### [Stated problem 1]
Quote the text below on the Charter for regional or minority languages in full, word for word.

### [Document segment]
══════════
This unique convention requires its States Parties to take resolute action in favour of regional or minority languages as part of Europe’s cultural heritage. The Charter’s aim is to guide domestic legislation, policies and practices relating to languages in schools, courts, police, public administration, health care facilities, media, sport and cultural events. Cross-border and multilateral co-operation between States Parties and minority language speakers as promoted by the Charter advances mutual understanding and tolerance in Europe.

By imposing protective and promotional obligations on state authorities, the Charter complements the rights of minority language speakers arising from relevant national regulations. But even more importantly, it aims at creating conditions for the use of minority languages outside home. In this way, a minority language can be present in public life, it can be learnt and become a relevant communication tool for new generations. As a result, multilingualism, which is considered such an important asset these days both individually and socially, is fostered at the pan-European level.

The preservation of Europe's linguistic heritage requires political will and the determination of many public and private stakeholders. Through its monitoring process, carried out in collaboration with the competent authorities and the speakers, the Committee of Experts encourages the introduction of policies conducive to the teaching and daily use of regional or minority languages. To this end, every five years, it reviews the commitments taken by States Parties and every two and a half years, assesses whether its recommendations for immediate action are duly followed up.
══════════
### [Record list]
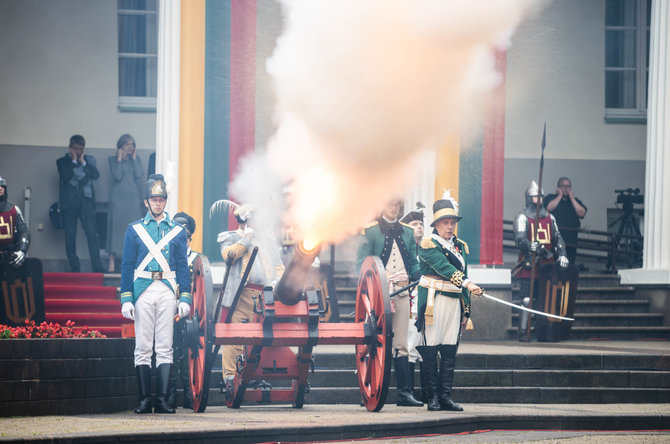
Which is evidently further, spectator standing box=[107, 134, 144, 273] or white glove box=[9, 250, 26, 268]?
spectator standing box=[107, 134, 144, 273]

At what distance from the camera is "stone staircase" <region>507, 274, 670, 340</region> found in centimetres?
1488

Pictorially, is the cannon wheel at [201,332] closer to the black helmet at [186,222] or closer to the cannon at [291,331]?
the cannon at [291,331]

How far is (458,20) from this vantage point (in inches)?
341

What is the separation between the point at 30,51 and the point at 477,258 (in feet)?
27.2

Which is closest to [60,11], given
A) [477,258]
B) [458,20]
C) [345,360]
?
[477,258]

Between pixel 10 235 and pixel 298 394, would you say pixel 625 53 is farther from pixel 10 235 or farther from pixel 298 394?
pixel 298 394

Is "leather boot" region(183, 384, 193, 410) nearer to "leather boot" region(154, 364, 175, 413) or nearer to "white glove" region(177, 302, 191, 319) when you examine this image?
"leather boot" region(154, 364, 175, 413)

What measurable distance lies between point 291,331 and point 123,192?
7.71 metres

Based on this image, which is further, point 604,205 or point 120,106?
point 604,205

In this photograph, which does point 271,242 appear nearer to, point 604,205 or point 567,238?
point 567,238

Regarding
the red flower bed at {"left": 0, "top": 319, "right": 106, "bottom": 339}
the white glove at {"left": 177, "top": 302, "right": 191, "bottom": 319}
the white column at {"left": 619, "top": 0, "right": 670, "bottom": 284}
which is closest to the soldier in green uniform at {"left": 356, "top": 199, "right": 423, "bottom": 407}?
the white glove at {"left": 177, "top": 302, "right": 191, "bottom": 319}

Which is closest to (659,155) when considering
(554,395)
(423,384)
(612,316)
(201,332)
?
(612,316)

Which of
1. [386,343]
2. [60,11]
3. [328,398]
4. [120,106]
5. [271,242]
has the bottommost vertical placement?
[328,398]

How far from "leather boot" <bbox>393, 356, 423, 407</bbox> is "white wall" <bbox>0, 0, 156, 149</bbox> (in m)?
9.11
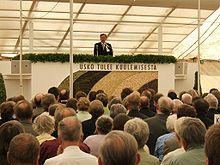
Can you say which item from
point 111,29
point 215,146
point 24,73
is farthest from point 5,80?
point 215,146

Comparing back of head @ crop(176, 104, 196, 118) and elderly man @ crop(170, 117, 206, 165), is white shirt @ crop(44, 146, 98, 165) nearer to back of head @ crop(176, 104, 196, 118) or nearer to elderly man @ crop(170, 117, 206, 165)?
elderly man @ crop(170, 117, 206, 165)

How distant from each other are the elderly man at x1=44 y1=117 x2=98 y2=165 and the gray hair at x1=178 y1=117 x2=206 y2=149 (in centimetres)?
77

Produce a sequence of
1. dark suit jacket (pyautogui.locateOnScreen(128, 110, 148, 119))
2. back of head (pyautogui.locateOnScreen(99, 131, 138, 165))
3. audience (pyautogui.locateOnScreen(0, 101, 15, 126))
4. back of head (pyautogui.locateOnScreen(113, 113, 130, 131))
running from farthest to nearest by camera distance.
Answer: dark suit jacket (pyautogui.locateOnScreen(128, 110, 148, 119)) < audience (pyautogui.locateOnScreen(0, 101, 15, 126)) < back of head (pyautogui.locateOnScreen(113, 113, 130, 131)) < back of head (pyautogui.locateOnScreen(99, 131, 138, 165))

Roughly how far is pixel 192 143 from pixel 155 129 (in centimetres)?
246

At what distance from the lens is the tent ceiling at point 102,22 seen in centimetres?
2203

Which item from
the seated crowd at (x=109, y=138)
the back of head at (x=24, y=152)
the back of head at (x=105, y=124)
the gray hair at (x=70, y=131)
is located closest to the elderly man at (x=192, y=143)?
the seated crowd at (x=109, y=138)

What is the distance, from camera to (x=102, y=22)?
2384cm

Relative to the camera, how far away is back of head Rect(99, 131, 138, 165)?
10.7 ft

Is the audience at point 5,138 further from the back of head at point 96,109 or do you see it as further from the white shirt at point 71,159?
the back of head at point 96,109

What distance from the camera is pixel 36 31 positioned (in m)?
24.0

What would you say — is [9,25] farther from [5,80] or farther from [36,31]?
[5,80]

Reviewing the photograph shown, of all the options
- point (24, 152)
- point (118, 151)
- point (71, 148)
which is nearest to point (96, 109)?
point (71, 148)

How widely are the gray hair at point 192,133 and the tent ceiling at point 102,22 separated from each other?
16.4 meters

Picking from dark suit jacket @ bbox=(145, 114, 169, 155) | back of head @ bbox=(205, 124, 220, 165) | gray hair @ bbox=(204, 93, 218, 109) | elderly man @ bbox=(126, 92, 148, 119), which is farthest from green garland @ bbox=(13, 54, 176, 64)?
back of head @ bbox=(205, 124, 220, 165)
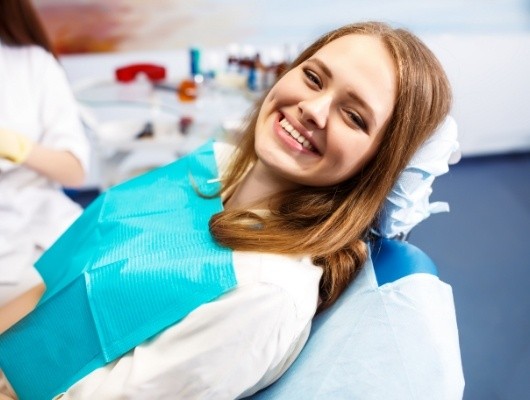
══════════
### [Stated problem 2]
Pull out every line of the records above that contains the word "nearest".

### [Written response 1]
This unique convention requires its States Parties to take resolute action in favour of regional or minority languages as part of Europe’s cultural heritage. The Charter’s aim is to guide domestic legislation, policies and practices relating to languages in schools, courts, police, public administration, health care facilities, media, sport and cultural events. Cross-border and multilateral co-operation between States Parties and minority language speakers as promoted by the Charter advances mutual understanding and tolerance in Europe.

By imposing protective and promotional obligations on state authorities, the Charter complements the rights of minority language speakers arising from relevant national regulations. But even more importantly, it aims at creating conditions for the use of minority languages outside home. In this way, a minority language can be present in public life, it can be learnt and become a relevant communication tool for new generations. As a result, multilingualism, which is considered such an important asset these days both individually and socially, is fostered at the pan-European level.

The preservation of Europe's linguistic heritage requires political will and the determination of many public and private stakeholders. Through its monitoring process, carried out in collaboration with the competent authorities and the speakers, the Committee of Experts encourages the introduction of policies conducive to the teaching and daily use of regional or minority languages. To this end, every five years, it reviews the commitments taken by States Parties and every two and a half years, assesses whether its recommendations for immediate action are duly followed up.

### [Written response 2]
running from farthest to nearest by camera distance.
which is nearest to point (96, 109)?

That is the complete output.